--- Objective ---
Could you write the next part of the memcg patch email below, starting after its last sentence?

--- Reading text ---
All of lore.kernel.org
 help / color / mirror / Atom feed
From: Vasily Averin <vvs@virtuozzo.com>
To: Michal Hocko <mhocko@kernel.org>,
	Johannes Weiner <hannes@cmpxchg.org>,
	Vladimir Davydov <vdavydov.dev@gmail.com>,
	Andrew Morton <akpm@linux-foundation.org>,
	Tetsuo Handa <penguin-kernel@I-love.SAKURA.ne.jp>
Cc: cgroups@vger.kernel.org, linux-mm@kvack.org,
	linux-kernel@vger.kernel.org, kernel@openvz.org
Subject: [PATCH memcg v2] memcg: prohibit unconditional exceeding the limit of dying tasks
Date: Tue, 14 Sep 2021 13:10:04 +0300	[thread overview]
Message-ID: <817a6ce2-4da9-72ac-c5b9-edd398d28a15@virtuozzo.com> (raw)
In-Reply-To: <bab6c1d2-38d8-9098-206f-54894f9871b6@virtuozzo.com>

The kernel currently allows dying tasks to exceed the memcg limits.
The allocation is expected to be the last one and the occupied memory
will be freed soon.
This is not always true because it can be part of the huge vmalloc
allocation. Allowed once, they will repeat over and over again.
Moreover lifetime of the allocated object can differ from the lifetime
of the dying task.
Multiple such allocations running concurrently can not only overuse
the memcg limit, but can lead to a global out of memory and,
in the worst case, cause the host to panic.

--- Stored data ---
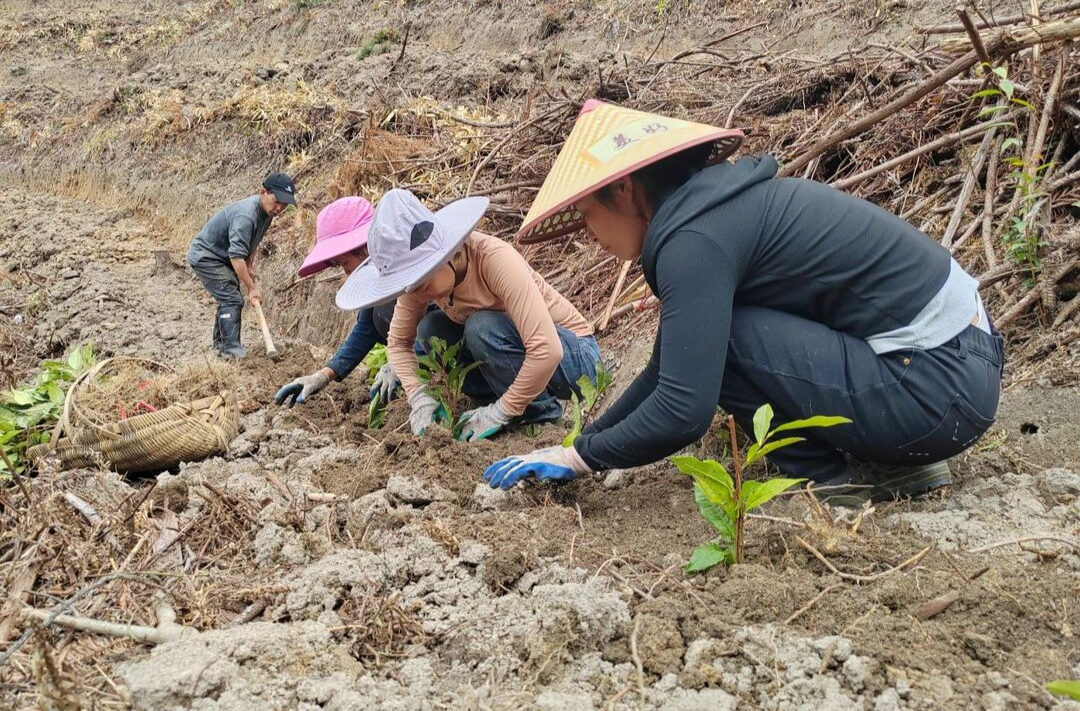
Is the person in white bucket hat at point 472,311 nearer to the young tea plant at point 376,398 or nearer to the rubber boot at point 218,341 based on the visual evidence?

--- Response ---
This patch removes checks forced exceed of the memcg limit for dying
tasks. Also it breaks endless loop for tasks bypassed by the oom killer.
In addition, it renames should_force_charge() helper to task_is_dying()
because now its use do not lead to the forced charge.

Suggested-by: Michal Hocko <mhocko@suse.com>
Signed-off-by: Vasily Averin <vvs@virtuozzo.com>
---
 mm/memcontrol.c | 27 ++++++++-------------------
 1 file changed, 8 insertions(+), 19 deletions(-)

diff --git a/mm/memcontrol.c b/mm/memcontrol.c
index 389b5766e74f..707f6640edda 100644
--- a/mm/memcontrol.c
+++ b/mm/memcontrol.c
@@ -234,7 +234,7 @@ enum res_type {
 	     iter != NULL;				\
 	     iter = mem_cgroup_iter(NULL, iter, NULL))
 
-static inline bool should_force_charge(void)
+static inline bool task_is_dying(void)
 {
 	return tsk_is_oom_victim(current) || fatal_signal_pending(current) ||
 		(current->flags & PF_EXITING);
@@ -1607,7 +1607,7 @@ static bool mem_cgroup_out_of_memory(struct mem_cgroup *memcg, gfp_t gfp_mask,
 	 * A few threads which were not waiting at mutex_lock_killable() can
 	 * fail to bail out. Therefore, check again after holding oom_lock.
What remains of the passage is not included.